Students Cathy Love and Mateo Mamea were chosen to represent CST at the National Council of Churches’ Christian Unity Gathering in Virginia next month.

Mateo says he is most excited about seeing people of faith coming together, while Cathy sees this as an opportunity to continue the fight against systemic racism—a fight she has been in for more than two decades.

Mateo’s undergraduate degree is in Human Communications and he briefly attended law school before coming to CST to pursue a M.Div. degree. Post-graduation, he hopes to develop interfaith dialogue forums that work to “open our hearts and minds to each other.” A local Claremontian, Mateo grew up in the Claremont United Methodist Church, worshiping regularly with CST professors and students over the years. He says, “I viewed CST as a place where spiritual growth and knowledge was fostered. Truthfully, I never thought I would ever have the privilege of attending such an auspicious institution. So each day I walk onto campus I am overwhelmed with gratitude and feel God’s grace wash over me.”

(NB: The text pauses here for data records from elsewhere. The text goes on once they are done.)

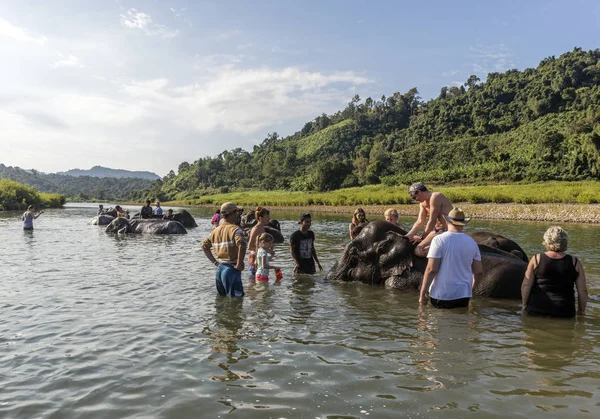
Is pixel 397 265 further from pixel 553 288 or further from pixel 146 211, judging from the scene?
pixel 146 211

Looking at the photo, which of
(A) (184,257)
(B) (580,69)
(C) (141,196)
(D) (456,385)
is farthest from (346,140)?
(D) (456,385)

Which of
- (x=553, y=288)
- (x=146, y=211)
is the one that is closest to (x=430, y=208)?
(x=553, y=288)

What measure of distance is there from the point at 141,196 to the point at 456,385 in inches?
7864

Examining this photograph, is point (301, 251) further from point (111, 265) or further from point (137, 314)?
point (111, 265)

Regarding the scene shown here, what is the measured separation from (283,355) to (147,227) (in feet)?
76.7

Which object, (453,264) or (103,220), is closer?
(453,264)

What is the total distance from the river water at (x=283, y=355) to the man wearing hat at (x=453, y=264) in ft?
1.89

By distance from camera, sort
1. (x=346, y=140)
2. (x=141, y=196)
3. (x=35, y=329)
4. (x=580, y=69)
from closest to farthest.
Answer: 1. (x=35, y=329)
2. (x=580, y=69)
3. (x=346, y=140)
4. (x=141, y=196)

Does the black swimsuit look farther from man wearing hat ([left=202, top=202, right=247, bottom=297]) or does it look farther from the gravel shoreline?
the gravel shoreline

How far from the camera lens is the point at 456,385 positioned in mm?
5020

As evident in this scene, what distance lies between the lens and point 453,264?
7008 mm

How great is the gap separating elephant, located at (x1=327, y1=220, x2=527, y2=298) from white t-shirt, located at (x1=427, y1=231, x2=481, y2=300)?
3116mm

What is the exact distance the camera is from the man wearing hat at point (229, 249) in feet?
26.4

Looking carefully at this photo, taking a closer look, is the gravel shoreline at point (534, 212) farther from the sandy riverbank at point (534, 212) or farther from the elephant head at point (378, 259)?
the elephant head at point (378, 259)
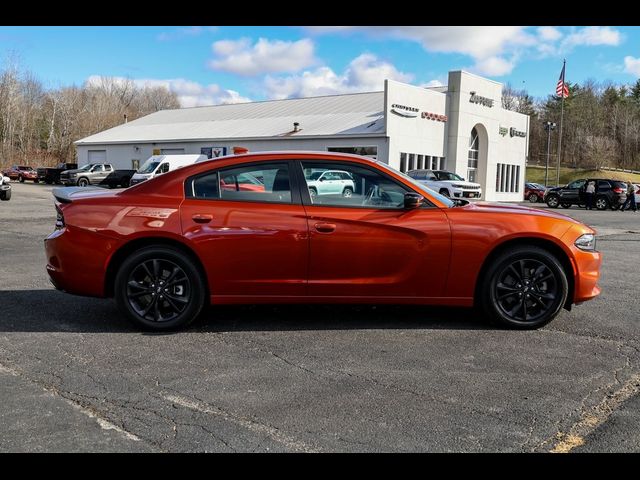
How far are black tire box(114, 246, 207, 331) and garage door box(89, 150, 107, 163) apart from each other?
151ft

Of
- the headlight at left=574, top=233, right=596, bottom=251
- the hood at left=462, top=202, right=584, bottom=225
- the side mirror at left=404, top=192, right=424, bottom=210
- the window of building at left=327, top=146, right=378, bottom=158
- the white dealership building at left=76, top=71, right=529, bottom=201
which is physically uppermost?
the white dealership building at left=76, top=71, right=529, bottom=201

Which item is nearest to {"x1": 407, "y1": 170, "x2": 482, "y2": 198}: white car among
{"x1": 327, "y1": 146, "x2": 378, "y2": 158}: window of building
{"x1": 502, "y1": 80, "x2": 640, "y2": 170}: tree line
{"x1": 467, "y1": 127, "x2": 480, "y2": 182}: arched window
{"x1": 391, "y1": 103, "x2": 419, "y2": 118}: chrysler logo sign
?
{"x1": 327, "y1": 146, "x2": 378, "y2": 158}: window of building

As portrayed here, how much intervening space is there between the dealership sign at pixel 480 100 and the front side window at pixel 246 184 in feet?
118

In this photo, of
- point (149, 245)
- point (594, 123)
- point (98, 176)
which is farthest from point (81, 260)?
point (594, 123)

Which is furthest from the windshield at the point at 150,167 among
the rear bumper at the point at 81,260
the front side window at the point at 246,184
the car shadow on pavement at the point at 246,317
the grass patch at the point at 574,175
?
the grass patch at the point at 574,175

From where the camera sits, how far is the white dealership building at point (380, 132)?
33438 mm

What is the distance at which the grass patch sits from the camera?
83.1 metres

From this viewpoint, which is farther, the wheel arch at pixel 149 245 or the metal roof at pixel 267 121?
the metal roof at pixel 267 121

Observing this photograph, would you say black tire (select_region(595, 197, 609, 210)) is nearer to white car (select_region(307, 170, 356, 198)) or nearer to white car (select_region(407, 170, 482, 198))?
white car (select_region(407, 170, 482, 198))

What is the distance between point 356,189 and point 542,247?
1763 mm

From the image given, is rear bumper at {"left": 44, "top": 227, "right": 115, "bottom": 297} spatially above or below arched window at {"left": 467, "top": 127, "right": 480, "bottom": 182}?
below

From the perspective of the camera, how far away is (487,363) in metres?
4.33

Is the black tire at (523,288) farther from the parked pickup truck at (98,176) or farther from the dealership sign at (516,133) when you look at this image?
the dealership sign at (516,133)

Cathy was a classroom teacher for twenty-three years, and for twenty of those years she served in schools of wide diversity and heavy economic distress. She says, “I have seen racism and classism at the institutional level in ways that continue to shock me, and I see the struggle of people working within our educational institutions to combat this disease. So many people struggle, with little support, as systems keep them within tightly controlled units of geography or grade/subject matter. Hope can be elusive.”

Today, as she walks toward a future in formal ministry, she sees the opportunity to continue the fight against systemic racism from a different angle. The NCC’s Christian Unity Gathering will continue its focus on racism; the 2019 program is titled “Ending Racism: Confronting Our Past, Revisiting Our Present and Naming God’s Preferred Future.” Cathy says, “I see in this gathering the opportunity to delve into issues of racism from a perspective that crosses denominational lines, and to make connections with a range of people with whom I can grow in ministry and share in making positive change in this world. Further, I heard two interviews with Ibram X. Kendi (keynote speaker at the event) on NPR recently. I was drawn to his clarity on antiracism as a necessary way forward, as an active mechanism to combat the disease of racism. I am particularly thrilled to be able to hear him speak.”

Post-graduation, Cathy hopes to become an ordained elder in the United Methodist Church. She says, “At CST, I found the community that I had been searching for—genuinely dedicated people working toward depth of understanding, closer relationship with God, and a strong commitment to ecumenism and social justice. My initial intention was to work toward congregational ministry, and that remains my goal—yet, with every new class and experience, I see the ever-broadening scope of just what ministry can entail. I am drawn to rural and/or small-town ministry, and see that strength is found in connection. I hope to serve a congregation in an area where the churches and other houses of worship can find commonalities of mission and work together to serve all of God’s people.”

Cathy is a second year M.Div. student in our hybrid program.